Challenge a:
Do statements (i)–(iii) below agree with the article on latency, throughput, and availability? Answer yes or no for each, and quote the article's deciding words exactly.
(i) Latency is given in milliseconds.
(ii) The article covers four standard measurements of system performance.
(iii) A poorly placed cache can make latencies higher.

Latency, throughput, and availability: system design interview concepts (3 of 9)

By Gabriela Brown on February 14, 2023 How we wrote this article

"Performance" is an important concept in system design, and it’s also a common topic that comes up on system design interviews for tech roles.

Intuitively, we want our services to be fast, and to ensure that every user has this experience we need precise measurements of what "fast" means.

In this article, we'll go over three standard measurements of system performance (latency, throughput, and availability) and how to optimize for them in your system designs. Here’s an overview of what we’ll cover:

Latency
Throughput
Availability
Example system design interview questions
System design interview preparation

Practice 1-to-1 with ex-FAANG system design interviewers

1. Latency

Latency is the amount of time in milliseconds (ms) it takes a single message to be delivered. The concept can be applied to any aspect of a system where data is being requested and transferred. You're probably already familiar with the latency of web requests as a user of the internet - some pages are really snappy and quick to use, and others take a long time to load and lag as you interact with them.

In a distributed system we might be interested in the latency of a database returning the results of a query. If the database is a substantial source of latency that could indicate we need to add an index or choose a different database model (read more about choosing the right database in our guide to databases).

As another example, we might be interested in the effects a caching layer has on latency - if a cache is placed effectively it can lower latencies by making it faster to retrieve data. But if it's placed ineffectively a cache can raise latencies by introducing extra computational steps to the response (read more about how to use caches effectively in our guide to caching).

1.1 What causes latency

Physical distance: the speed of light is the fastest anything can travel, so no matter how you design your system, transferring data through space will always take some time.

Challenge b: Rescale everything in the rows from the line containing "How far is pixel" down to the line containing "54.0 inches", both lines included, and give only those lines. Restate each request as is, but multiply every number in the answers (distances and coordinates) by 1.1, rounding to the number of decimals each one had, with halves rounded up.

Given data:

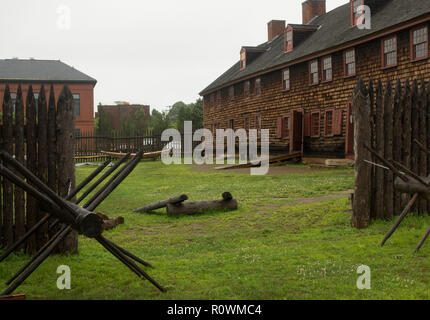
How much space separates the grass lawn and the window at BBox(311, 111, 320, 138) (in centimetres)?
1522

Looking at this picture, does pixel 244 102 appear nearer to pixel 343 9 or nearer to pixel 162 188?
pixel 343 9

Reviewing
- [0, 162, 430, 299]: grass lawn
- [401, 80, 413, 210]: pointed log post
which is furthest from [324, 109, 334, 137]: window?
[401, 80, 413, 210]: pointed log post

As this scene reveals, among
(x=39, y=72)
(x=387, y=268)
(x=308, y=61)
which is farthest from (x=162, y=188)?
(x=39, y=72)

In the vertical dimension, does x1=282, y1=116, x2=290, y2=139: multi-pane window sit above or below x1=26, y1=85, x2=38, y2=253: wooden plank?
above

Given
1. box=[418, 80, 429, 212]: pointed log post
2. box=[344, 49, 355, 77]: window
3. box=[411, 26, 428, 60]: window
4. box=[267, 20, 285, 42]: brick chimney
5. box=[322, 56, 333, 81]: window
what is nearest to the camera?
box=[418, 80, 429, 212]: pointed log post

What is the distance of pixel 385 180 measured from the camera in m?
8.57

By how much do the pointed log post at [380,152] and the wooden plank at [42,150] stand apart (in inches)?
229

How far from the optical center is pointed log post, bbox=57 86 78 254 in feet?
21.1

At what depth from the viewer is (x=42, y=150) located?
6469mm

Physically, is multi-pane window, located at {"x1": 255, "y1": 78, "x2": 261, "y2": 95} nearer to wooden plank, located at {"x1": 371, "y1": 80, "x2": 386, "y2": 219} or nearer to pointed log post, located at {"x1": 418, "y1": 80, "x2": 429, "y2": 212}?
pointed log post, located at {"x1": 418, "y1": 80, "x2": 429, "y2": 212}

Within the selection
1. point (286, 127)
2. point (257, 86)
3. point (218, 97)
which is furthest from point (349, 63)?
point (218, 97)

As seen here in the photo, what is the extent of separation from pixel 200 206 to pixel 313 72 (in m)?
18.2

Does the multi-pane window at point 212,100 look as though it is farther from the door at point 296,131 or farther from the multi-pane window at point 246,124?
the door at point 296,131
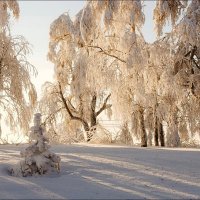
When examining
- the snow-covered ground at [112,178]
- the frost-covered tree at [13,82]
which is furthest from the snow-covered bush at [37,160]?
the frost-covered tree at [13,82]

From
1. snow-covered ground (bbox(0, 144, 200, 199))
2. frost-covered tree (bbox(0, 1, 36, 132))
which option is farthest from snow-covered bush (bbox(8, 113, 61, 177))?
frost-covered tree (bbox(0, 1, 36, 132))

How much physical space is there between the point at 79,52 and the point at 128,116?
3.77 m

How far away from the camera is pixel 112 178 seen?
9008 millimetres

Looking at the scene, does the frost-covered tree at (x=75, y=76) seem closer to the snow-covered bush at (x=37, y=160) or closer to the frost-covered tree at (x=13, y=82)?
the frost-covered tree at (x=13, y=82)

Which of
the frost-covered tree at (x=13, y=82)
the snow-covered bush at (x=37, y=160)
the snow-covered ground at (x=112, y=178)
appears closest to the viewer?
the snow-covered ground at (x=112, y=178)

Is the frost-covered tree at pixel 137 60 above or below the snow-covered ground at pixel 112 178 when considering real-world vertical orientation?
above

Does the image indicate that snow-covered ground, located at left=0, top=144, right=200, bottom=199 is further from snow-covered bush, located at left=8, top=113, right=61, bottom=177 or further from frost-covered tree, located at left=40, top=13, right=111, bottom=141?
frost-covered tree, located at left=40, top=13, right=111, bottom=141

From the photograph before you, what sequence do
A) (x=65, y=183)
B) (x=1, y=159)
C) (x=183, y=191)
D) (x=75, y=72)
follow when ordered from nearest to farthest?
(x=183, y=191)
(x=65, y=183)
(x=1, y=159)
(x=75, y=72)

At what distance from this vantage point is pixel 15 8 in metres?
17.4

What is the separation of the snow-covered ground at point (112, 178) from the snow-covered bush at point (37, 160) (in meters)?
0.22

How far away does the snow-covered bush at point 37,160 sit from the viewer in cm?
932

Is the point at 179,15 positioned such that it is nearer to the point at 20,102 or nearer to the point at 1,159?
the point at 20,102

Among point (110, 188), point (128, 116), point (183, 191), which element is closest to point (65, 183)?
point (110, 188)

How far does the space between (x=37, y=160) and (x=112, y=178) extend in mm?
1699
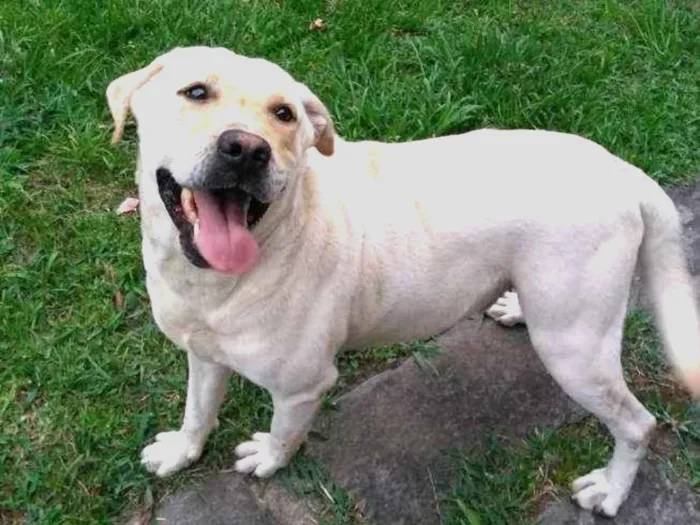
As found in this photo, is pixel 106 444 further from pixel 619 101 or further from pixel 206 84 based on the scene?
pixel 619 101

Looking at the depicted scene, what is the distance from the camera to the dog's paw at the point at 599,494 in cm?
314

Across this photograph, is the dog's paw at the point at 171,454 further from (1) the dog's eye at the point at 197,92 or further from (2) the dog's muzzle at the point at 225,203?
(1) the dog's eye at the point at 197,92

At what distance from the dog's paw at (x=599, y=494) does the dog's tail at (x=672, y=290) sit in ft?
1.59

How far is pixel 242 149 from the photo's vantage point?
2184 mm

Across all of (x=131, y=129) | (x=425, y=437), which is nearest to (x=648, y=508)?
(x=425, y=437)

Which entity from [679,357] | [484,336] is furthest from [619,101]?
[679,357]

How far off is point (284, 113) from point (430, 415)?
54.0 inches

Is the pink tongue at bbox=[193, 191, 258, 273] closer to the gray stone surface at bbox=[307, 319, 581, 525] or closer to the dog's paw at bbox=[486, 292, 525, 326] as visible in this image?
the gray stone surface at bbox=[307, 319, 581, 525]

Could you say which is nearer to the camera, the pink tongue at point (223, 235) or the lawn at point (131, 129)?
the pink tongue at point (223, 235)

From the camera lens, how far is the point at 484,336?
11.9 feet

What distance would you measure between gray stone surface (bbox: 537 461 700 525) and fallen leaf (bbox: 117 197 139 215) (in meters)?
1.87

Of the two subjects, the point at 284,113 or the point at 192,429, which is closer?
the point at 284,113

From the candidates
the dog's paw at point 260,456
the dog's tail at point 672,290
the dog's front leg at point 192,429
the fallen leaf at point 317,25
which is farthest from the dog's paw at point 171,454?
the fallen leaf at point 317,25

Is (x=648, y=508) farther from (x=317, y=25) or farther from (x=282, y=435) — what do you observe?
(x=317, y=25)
---
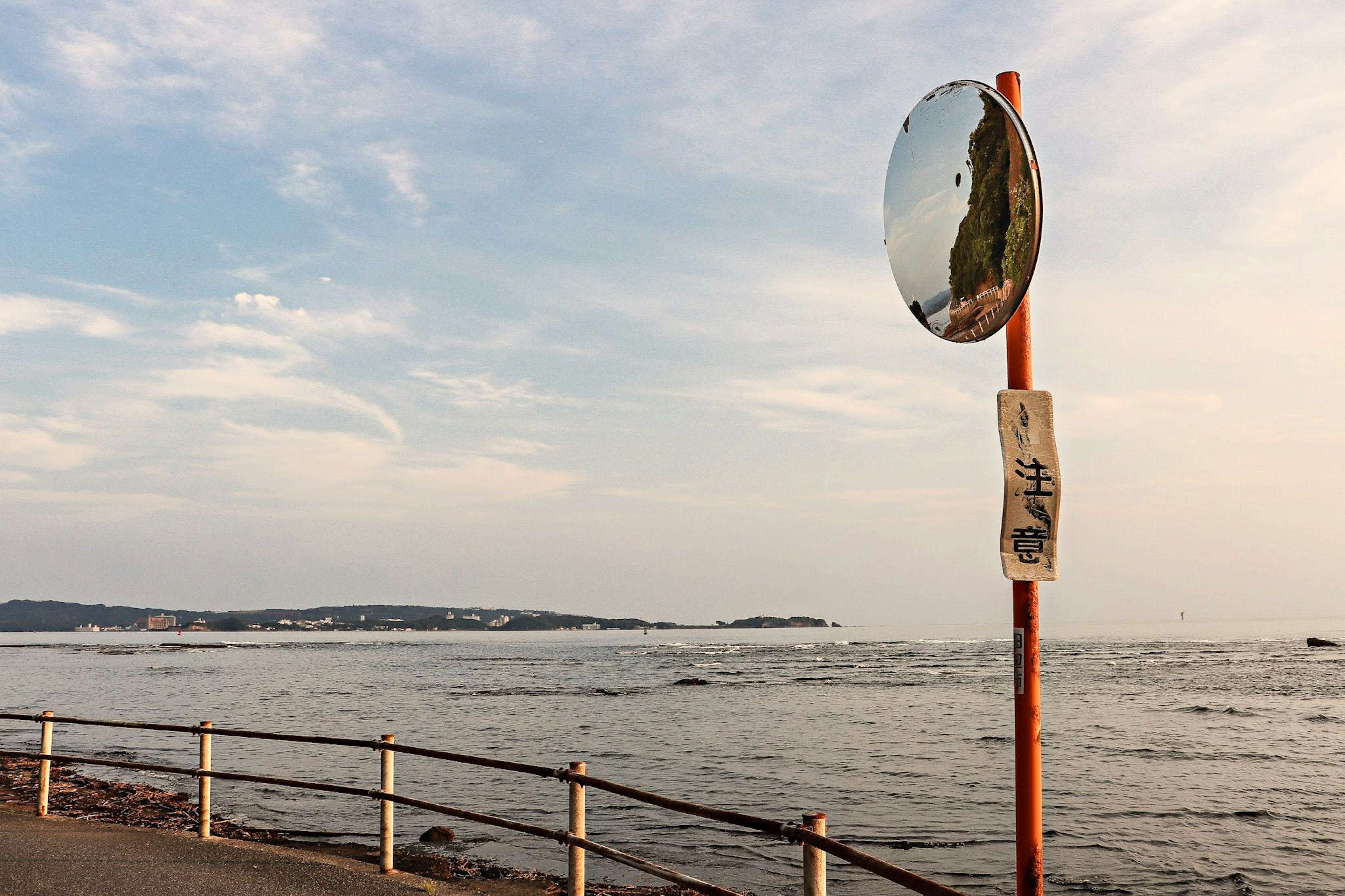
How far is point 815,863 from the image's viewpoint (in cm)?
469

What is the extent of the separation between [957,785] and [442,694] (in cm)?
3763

Expected output a:
(i) Yes: "Latency is the amount of time in milliseconds (ms) it takes a single message to be delivered."
(ii) No: "we'll go over three standard measurements of system performance (latency, throughput, and availability)"
(iii) Yes: "But if it's placed ineffectively a cache can raise latencies by introducing extra computational steps to the response"

Expected output b:
How far is pixel 242 149 from the photo's vantage point?
2402 mm

Across all of (x=131, y=129) | (x=425, y=437), which is nearest to (x=648, y=508)?
(x=468, y=481)

Which entity from [679,357] | [484,336] is furthest from [619,101]?
[747,393]

How far off is point (284, 113) from point (430, 415)?
59.4 inches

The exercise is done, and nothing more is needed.